Time frame: From enrollment to end of 30 day follow up
Secondary Outcome 1
To demonstrate that virtual management is safe, as defined by 30-day postoperative rates of stroke/systemic embolism (SSE) of ≤0.5% and major bleeding (MB) of ≤1.5% with ability to exclude rates of SSE and MB of 1.5% and 3.0%, with a sample of 847 patients in Cohorts 1 and 2, the investigator will have 90% power at the 95% level of significance to reject the null hypothesis that the observed rate of SSE is ≥1.5% and MB is ≥3.0%. This sample size of 847 is increased by 5% to 890 patients per Cohort (1,780 total) to account for cancelled surgeries/procedures and patients lost to follow-up.

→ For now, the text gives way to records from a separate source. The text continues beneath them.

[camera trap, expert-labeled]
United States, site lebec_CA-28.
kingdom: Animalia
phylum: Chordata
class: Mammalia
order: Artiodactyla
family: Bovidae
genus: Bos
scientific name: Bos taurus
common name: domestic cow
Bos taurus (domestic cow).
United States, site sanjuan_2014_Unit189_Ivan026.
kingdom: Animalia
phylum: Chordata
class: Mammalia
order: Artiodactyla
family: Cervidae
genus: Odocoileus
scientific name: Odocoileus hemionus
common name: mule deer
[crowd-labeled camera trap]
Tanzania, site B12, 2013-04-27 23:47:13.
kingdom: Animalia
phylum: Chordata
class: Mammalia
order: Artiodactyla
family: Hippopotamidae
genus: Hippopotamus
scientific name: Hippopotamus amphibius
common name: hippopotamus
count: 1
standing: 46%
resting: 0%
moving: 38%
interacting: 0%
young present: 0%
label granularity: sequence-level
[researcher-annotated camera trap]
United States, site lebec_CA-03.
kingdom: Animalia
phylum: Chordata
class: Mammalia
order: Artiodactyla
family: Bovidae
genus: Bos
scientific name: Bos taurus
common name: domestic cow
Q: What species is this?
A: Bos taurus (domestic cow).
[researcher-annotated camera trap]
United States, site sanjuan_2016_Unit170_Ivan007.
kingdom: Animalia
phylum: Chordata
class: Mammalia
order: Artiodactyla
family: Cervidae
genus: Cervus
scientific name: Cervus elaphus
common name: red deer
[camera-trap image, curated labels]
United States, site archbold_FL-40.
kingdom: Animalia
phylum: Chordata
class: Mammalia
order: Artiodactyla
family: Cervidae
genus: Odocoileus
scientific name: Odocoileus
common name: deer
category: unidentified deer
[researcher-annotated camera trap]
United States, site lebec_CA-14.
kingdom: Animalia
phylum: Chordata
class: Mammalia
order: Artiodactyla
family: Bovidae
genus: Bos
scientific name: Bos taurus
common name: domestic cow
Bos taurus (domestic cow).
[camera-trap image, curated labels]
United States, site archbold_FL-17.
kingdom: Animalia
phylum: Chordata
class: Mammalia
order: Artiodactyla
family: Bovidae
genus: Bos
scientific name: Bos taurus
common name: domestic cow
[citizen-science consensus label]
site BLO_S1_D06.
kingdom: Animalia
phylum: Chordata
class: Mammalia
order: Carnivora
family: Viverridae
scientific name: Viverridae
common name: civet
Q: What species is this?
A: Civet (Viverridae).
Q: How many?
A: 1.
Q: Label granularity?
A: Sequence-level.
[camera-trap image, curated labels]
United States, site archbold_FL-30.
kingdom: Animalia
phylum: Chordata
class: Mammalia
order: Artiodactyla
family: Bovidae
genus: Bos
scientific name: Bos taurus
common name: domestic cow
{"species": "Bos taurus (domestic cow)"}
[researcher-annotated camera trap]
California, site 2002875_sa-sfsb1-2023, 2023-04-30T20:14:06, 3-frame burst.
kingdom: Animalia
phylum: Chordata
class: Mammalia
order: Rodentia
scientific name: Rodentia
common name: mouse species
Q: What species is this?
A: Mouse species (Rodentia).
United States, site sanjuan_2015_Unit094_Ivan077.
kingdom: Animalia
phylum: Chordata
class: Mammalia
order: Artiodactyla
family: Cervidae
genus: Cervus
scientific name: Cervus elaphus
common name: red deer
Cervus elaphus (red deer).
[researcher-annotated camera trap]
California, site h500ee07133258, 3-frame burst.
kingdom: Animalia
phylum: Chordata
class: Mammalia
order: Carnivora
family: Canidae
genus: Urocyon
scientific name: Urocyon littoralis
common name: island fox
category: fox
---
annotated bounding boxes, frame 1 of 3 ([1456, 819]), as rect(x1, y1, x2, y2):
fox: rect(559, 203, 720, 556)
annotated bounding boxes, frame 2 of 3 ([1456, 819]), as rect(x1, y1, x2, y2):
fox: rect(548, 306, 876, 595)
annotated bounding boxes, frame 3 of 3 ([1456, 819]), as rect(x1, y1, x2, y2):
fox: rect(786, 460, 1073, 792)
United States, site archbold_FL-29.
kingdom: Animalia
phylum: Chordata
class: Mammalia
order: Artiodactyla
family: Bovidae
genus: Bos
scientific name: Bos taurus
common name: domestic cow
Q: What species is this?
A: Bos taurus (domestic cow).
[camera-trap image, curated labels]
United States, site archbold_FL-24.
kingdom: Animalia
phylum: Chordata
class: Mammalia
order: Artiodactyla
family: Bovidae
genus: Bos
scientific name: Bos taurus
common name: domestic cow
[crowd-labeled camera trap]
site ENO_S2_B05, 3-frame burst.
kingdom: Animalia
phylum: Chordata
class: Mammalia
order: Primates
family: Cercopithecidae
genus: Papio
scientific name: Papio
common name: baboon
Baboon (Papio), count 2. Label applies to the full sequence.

Time frame: From enrollment to end of 30 day follow up
Secondary Outcome 2
The investigator will determine the cost effectiveness of the virtual management compared with in-person care from both public payer and societal perspectives. Health resource use will be collected alongside the clinical data collection that includes physician, nursing and pharmacist consultation time, medication, diagnostics and procedures, and hospitalization. Patient's time and travel costs will also be included in the analysis from the societal perspective. Incremental cost effectiveness ratio between each of the cohort and corresponding control group will be calculated. 95% confidence interval of the ratio will be estimated using non-parametric bootstrapping approach. Cost effectiveness acceptability curves will be used to show the probability of virtual care being cost effective compared with in person care over a wide range of willingness-to-pay values.